§ Assigned task
Report every line of the records that contains the word "GPUs".

§ Material for the task

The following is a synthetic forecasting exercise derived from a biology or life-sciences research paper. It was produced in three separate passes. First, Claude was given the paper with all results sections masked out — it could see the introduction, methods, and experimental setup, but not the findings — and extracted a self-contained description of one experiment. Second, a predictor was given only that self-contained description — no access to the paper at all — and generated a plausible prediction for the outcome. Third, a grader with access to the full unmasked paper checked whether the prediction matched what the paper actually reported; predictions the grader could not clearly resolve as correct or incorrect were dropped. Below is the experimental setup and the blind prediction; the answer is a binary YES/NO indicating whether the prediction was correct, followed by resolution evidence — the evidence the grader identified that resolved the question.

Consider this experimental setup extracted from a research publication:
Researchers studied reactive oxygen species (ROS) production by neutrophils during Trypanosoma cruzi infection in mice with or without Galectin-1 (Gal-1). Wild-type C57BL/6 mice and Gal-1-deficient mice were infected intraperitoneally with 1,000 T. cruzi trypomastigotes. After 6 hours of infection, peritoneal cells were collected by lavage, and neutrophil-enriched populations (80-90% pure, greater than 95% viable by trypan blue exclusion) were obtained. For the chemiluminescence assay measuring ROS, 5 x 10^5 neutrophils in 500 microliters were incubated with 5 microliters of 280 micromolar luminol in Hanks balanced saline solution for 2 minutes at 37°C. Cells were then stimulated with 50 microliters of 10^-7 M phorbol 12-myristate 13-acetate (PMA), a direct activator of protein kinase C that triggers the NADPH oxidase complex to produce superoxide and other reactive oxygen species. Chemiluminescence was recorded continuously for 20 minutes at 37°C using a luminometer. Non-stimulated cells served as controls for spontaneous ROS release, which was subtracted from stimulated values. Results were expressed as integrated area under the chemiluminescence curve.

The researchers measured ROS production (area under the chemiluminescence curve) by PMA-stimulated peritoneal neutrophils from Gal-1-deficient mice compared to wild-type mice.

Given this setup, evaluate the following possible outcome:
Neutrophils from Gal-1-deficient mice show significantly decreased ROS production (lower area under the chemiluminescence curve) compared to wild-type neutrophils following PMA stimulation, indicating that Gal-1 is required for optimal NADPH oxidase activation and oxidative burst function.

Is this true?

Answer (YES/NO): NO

==

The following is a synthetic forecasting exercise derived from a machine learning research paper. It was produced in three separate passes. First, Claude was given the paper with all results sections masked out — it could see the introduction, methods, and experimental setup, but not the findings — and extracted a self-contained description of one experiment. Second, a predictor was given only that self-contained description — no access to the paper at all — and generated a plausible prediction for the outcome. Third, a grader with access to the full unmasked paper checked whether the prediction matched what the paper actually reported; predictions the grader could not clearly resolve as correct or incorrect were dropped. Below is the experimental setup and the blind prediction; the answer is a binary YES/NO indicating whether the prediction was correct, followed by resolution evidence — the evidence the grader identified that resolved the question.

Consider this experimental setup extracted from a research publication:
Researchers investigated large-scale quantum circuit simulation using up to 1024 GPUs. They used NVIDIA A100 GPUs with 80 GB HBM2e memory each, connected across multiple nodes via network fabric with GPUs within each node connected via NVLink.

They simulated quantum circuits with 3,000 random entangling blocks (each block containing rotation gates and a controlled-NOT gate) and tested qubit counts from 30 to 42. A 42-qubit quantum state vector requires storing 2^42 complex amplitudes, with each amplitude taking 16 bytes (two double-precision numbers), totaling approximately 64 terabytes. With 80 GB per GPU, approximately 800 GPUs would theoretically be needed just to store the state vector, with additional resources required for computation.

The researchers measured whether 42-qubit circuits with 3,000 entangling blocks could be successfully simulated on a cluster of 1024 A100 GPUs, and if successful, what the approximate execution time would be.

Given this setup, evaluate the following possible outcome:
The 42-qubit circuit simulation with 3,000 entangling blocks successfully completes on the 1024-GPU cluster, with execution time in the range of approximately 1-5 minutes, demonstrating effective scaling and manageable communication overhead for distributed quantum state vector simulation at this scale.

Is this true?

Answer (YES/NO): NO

* * *

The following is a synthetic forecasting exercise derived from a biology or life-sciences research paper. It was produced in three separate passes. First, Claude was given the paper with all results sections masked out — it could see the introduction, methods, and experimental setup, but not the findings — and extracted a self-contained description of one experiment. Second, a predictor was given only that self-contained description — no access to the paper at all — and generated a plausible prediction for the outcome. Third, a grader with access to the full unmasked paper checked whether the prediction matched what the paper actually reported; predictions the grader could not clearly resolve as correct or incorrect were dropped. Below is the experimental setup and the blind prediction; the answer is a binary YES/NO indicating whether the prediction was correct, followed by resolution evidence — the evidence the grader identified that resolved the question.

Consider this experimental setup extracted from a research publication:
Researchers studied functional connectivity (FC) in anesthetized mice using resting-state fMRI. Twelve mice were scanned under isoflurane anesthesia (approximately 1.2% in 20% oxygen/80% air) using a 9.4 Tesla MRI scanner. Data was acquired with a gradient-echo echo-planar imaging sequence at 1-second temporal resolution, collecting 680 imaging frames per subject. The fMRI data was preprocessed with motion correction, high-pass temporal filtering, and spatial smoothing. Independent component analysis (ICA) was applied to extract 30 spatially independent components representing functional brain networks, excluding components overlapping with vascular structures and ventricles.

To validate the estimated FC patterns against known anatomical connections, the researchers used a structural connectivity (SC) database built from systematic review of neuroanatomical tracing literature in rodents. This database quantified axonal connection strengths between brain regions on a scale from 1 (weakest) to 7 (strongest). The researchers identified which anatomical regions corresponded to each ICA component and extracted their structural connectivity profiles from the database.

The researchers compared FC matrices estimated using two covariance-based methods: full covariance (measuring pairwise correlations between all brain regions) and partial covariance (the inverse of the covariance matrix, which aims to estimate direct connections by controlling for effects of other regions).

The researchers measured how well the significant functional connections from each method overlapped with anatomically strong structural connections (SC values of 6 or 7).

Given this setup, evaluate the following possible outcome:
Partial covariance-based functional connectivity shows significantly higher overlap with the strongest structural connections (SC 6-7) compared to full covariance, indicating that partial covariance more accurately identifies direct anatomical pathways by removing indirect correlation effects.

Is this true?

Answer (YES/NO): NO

§ Answer section
Researchers investigated large-scale quantum circuit simulation using up to 1024 GPUs. They used NVIDIA A100 GPUs with 80 GB HBM2e memory each, connected across multiple nodes via network fabric with GPUs within each node connected via NVLink.
They simulated quantum circuits with 3,000 random entangling blocks (each block containing rotation gates and a controlled-NOT gate) and tested qubit counts from 30 to 42. A 42-qubit quantum state vector requires storing 2^42 complex amplitudes, with each amplitude taking 16 bytes (two double-precision numbers), totaling approximately 64 terabytes. With 80 GB per GPU, approximately 800 GPUs would theoretically be needed just to store the state vector, with additional resources required for computation.
The researchers measured whether 42-qubit circuits with 3,000 entangling blocks could be successfully simulated on a cluster of 1024 A100 GPUs, and if successful, what the approximate execution time would be.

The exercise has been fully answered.